An editor for component diagrams

To build the editors for these languages, the provided fragments need to illustrate the allowed connections and spatial relationships. For the case of component diagrams, the containment relation between components is optional, as there may be top-level components and subcomponents. Hence, fragments reflecting both cases need to be provided.

8.4 Strengths and limitations of the approach

Next, we characterize the kinds of DSLs our approach supports. In general, as we have shown, our approach permits creating editors for the three kinds of languages identified in [8]: connection-based, spatially defined, and hybrid. However, we have to mention some limitations.

First, our approach supports DSLs where there is a one-to-one mapping between the abstract syntax and the concrete syntax. Hence, every class in the meta-model must be represented through an icon or an edge type. We do not support a combination of abstract syntax elements to be represented as a single icon, or having several concrete syntax representations for the same abstract syntax element. This leaves out languages like sequence diagrams, where the concrete and abstract syntax are very dissimilar. Likewise, our approach does not support variations on the concrete syntax elements (icons or edges) depending on attribute values, as it occurs for example in UML where associations can have decorations in case they are compositions, and class names are shown in italics when the class is abstract.

Edges can have decorators in the source and target ends but not in the middle, and we currently do not support edge labels.

Concerning spatial relationships, our algorithm identifies containment, adjacency, alignment, and overlapping. However, adjacency only works for rectangular elements, as it is calculated based on the elements’ bounding box. This means adjacency cannot generally work, e.g. with triangles, and hence, complex adjacency-based languages like Nassi-Shneiderman diagrams or structograms [57] cannot be described with our approach. Moreover, our current target Sirius does not support overlapping. Instead, we give the option to substitute it by adjacency or containment. Hence, languages heavily relying on overlapping, like Venn and Euler diagrams [7, 51], cannot be handled. Regarding alignment, it is only reified on the presence of adjacency. While this is a reasonable heuristic for most engineering diagrams, it leaves out some pure spatially defined languages like the Braille language for the blind.

Finally, line-based diagrams, like those representing knots [44], cannot be recognized either. This is so as our approach is targeted to DSLs that include node types, and line-to-line relationships like overpassing or underpassing are not recognized.

Altogether, the main limitations of our approach come from being unable to handle spatial relationships over non-rectangular shapes, or very dissimilar concrete and abstract syntaxes. Anyhow, most languages in software engineering are hybrid (e.g. like those in Fig. 29 and 30), do not make use of complex spatial relationships, and relations are most frequently depicted as edges (maybe via ports) and containment. The running example and the DSLs in this section illustrate the kind of languages our approach is suitable for.

§ RECORDED INFORMATION
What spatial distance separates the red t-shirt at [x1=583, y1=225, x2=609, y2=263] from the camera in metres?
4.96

§ WHAT THE EXERCISE ASKS
Rewrite the text on DSL editors from "First, our approach" to "class is abstract.", swapping "concrete syntax" for "visual notation".

§ THE OUTPUT
First, our approach supports DSLs where there is a one-to-one mapping between the abstract syntax and the visual notation. Hence, every class in the meta-model must be represented through an icon or an edge type. We do not support a combination of abstract syntax elements to be represented as a single icon, or having several visual notation representations for the same abstract syntax element. This leaves out languages like sequence diagrams, where the concrete and abstract syntax are very dissimilar. Likewise, our approach does not support variations on the visual notation elements (icons or edges) depending on attribute values, as it occurs for example in UML where associations can have decorations in case they are compositions, and class names are shown in italics when the class is abstract.